"Move over, Butch and Sundance, it's not that I love you both less, just that I've come to love Pancho and Tom more... a high-stepping, swashbuckling romance inspired by the unassailable historical fact that in his greenhorn youth, before he became a movie-star cowboy, Tom Mix rode in the company of the peasant revolutionary Pancho Villa ... Who among us has not wished he'd grown up as romantically as Mix does here?" -- New York Times Book Review
"With Tom Mix and Pancho Villa, Clifford Irving takes his place among the giants of contemporary literature, dazzling us all with this robust, rousing, riproaring work of art." -- Ernest Lehman
"Fabulous, big, rawboned wild-blooded adventure tale that gives the sights and sounds and smells of a turn-of-the-century world real enough to touch. Clifford Irving has written a novel to make any writer proud and many readers grateful." -- Los Angeles Herald Examiner
"Intelligently conceived, rapidly paced, attitudinally wry, earthy - a well-written, cannily contemporary tale about the past." -- Dallas Times Herald
It's 1913, and Tom Mix, young cowboy and future movie star, rides south of the border to fight at the side of the charismatic Pancho Villa, Mexican revolutionary leader, already a legend.
In the violent beauty of war-torn Mexico a partnership is formed, and an epic is born.
Caught up in this sumptuous panoramic novel are some of the most dynamic characters ever to come to life on a page: Hannah, Tom's voluptuous Jewish fiancée; Rosa, the beautiful Indian child widow who loves Tom; Elisa, the sophisticated German rancher who becomes his mistress; Rudolfo Fierro, "the butcher," who lives to kill his enemies and vows to end Tom's life; Lieutenant George S. Patton, Jr., who ceaselessly hunts both Villa and Fierro; and above all, the tempestuous Pancho Villa, a man of ungovernable emotions, a hero and, at the same time, a villain larger than life.

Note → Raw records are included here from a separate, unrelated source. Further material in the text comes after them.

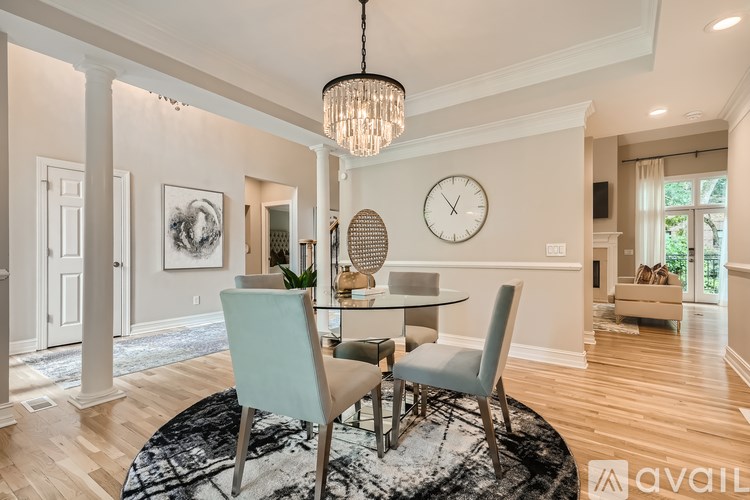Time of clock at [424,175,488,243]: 12:53
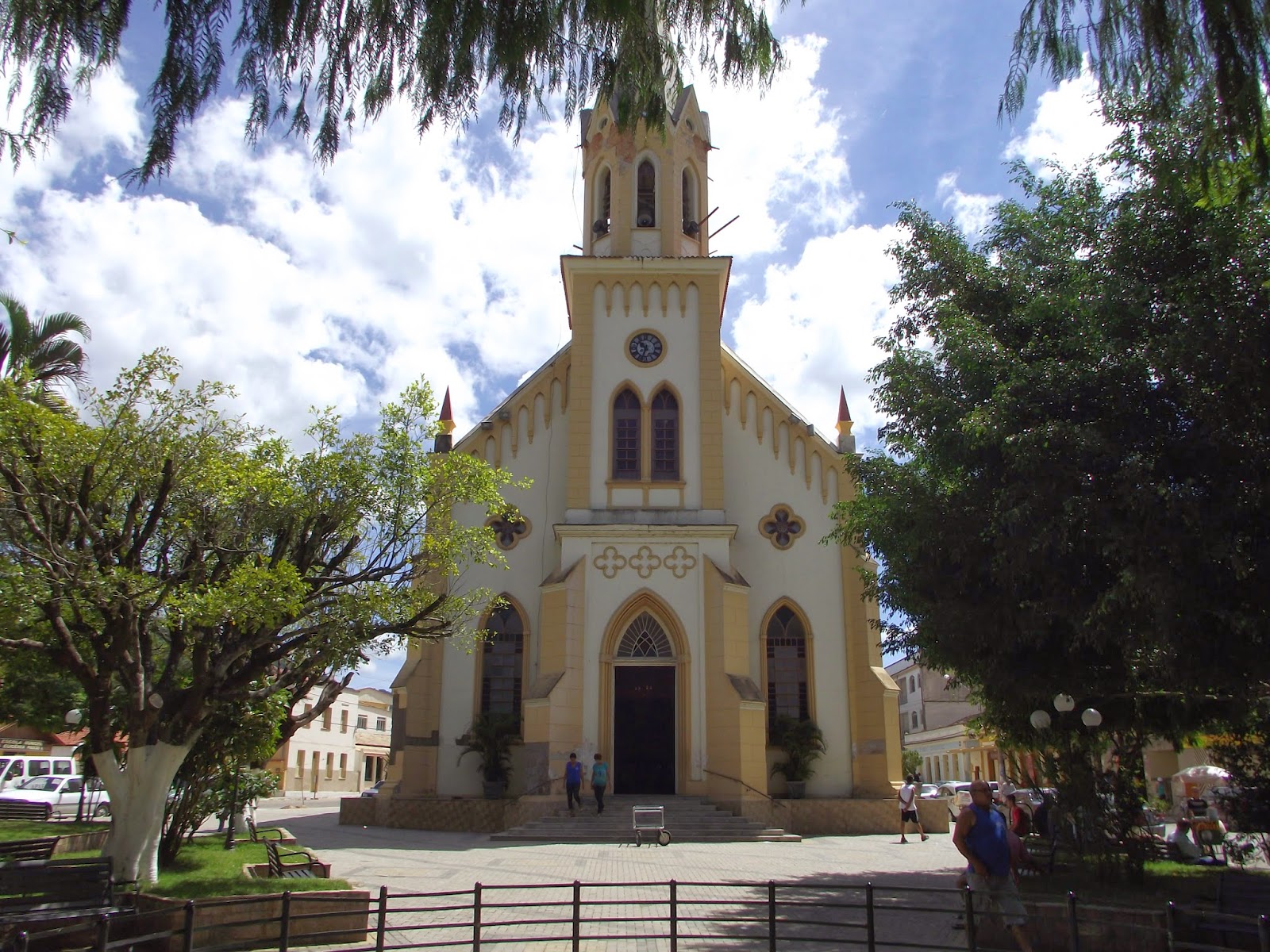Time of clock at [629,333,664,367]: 10:33
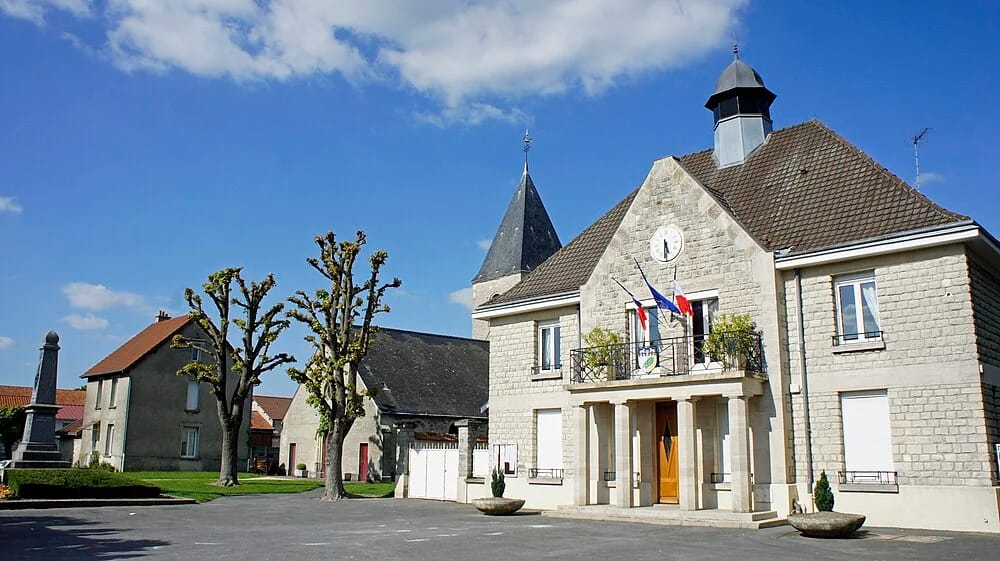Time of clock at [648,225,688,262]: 5:30
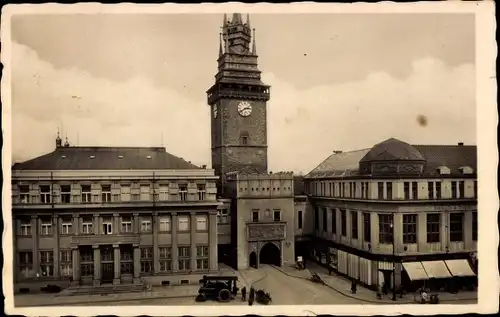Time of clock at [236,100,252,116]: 2:39
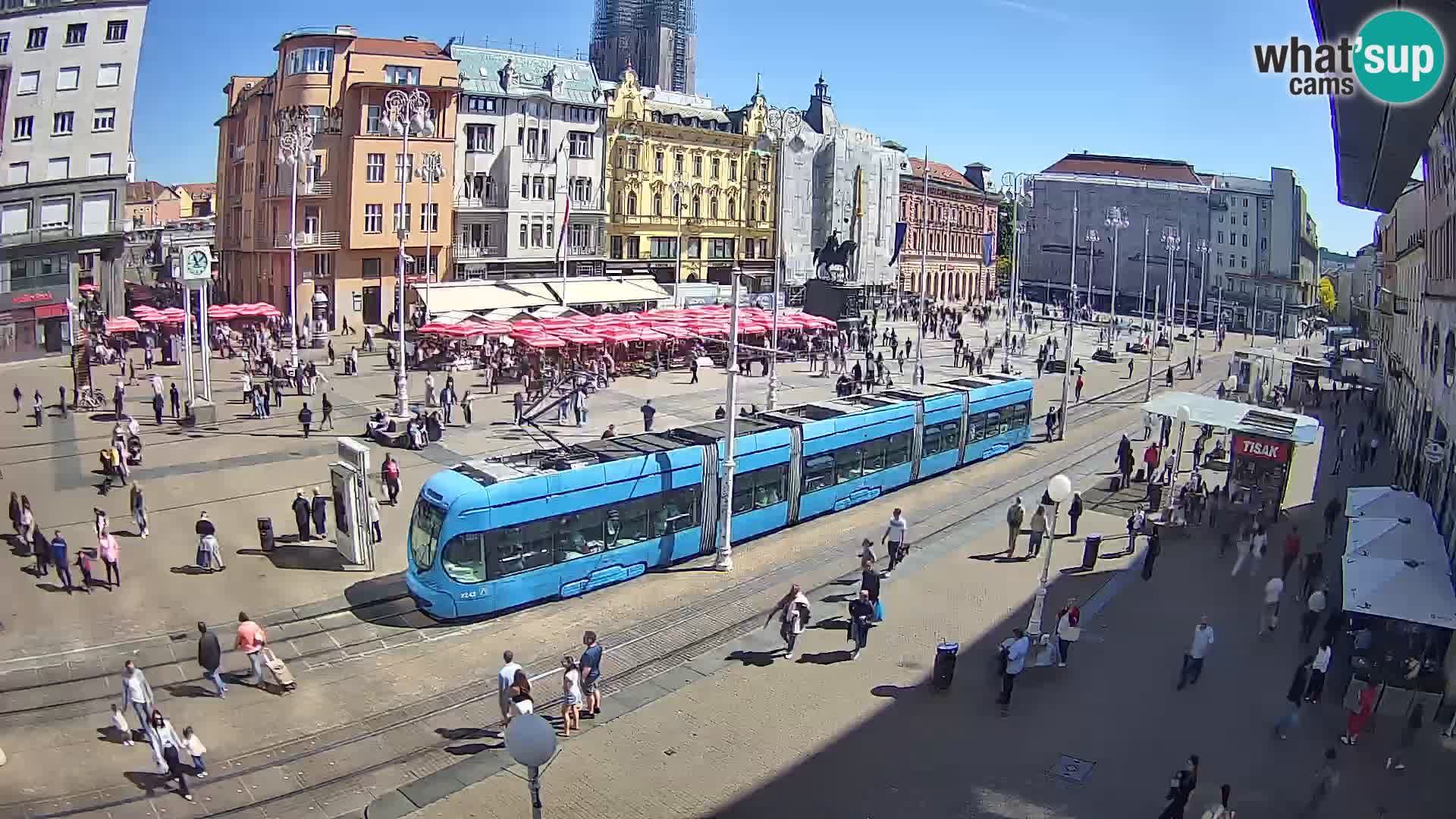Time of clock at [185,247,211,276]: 11:07
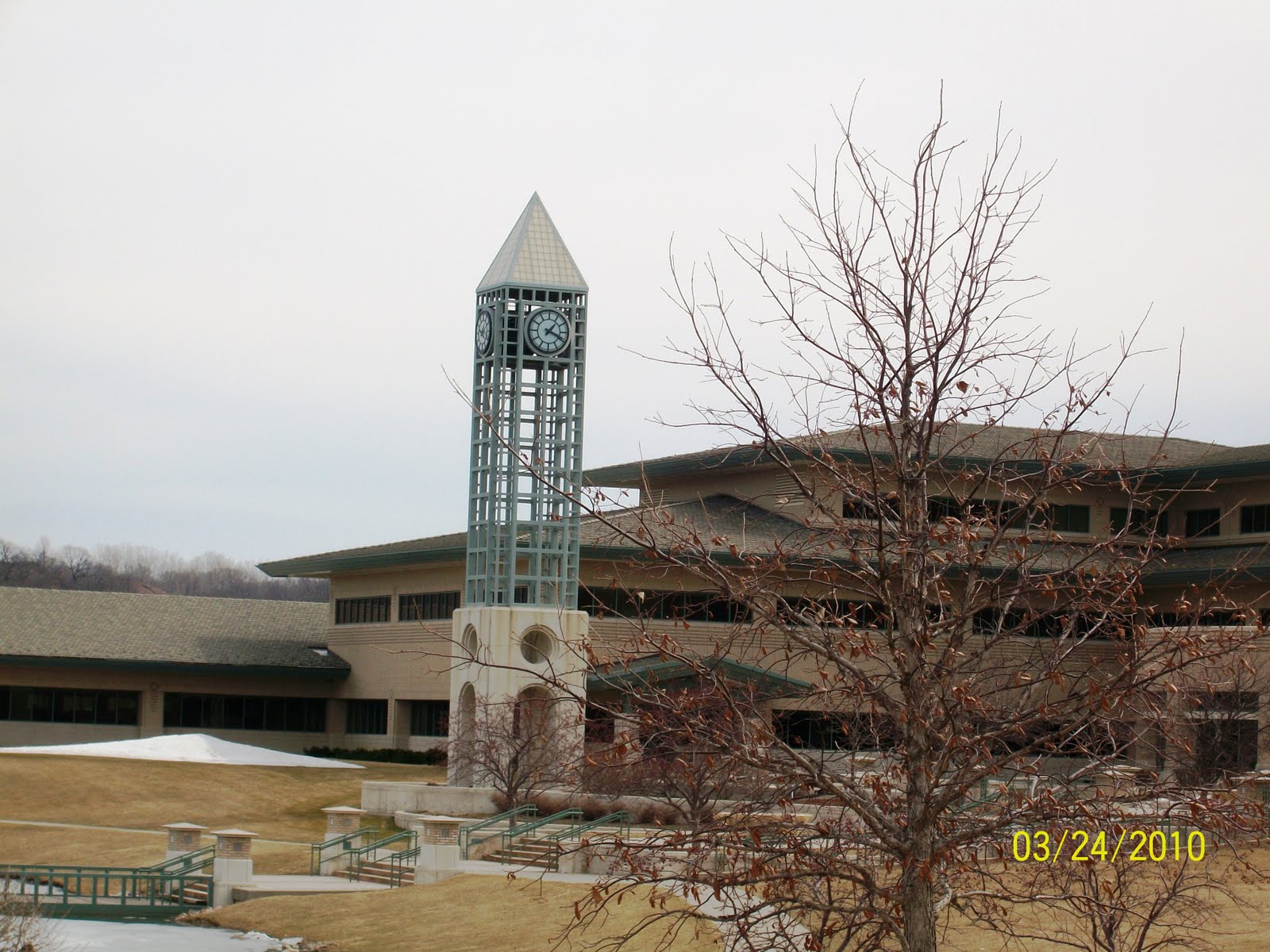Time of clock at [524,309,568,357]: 1:18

This is a story of romance and friendship, loyalty and revenge, politics and gold - an adventure that Publishers Weekly called "grand entertainment, full of wit, charm, and zest." The Los Angeles Times wrote that "Irving spins a fantasy worthy of Mark Twain," and the Houston Chronicle said, "Irving's wonderful big new book is a rollicking, ribald tale." The Chicago Tribune concluded that "[Tom Mix's] exploits - on the battlefield, behind the lines, in bed - are told with riveting skill."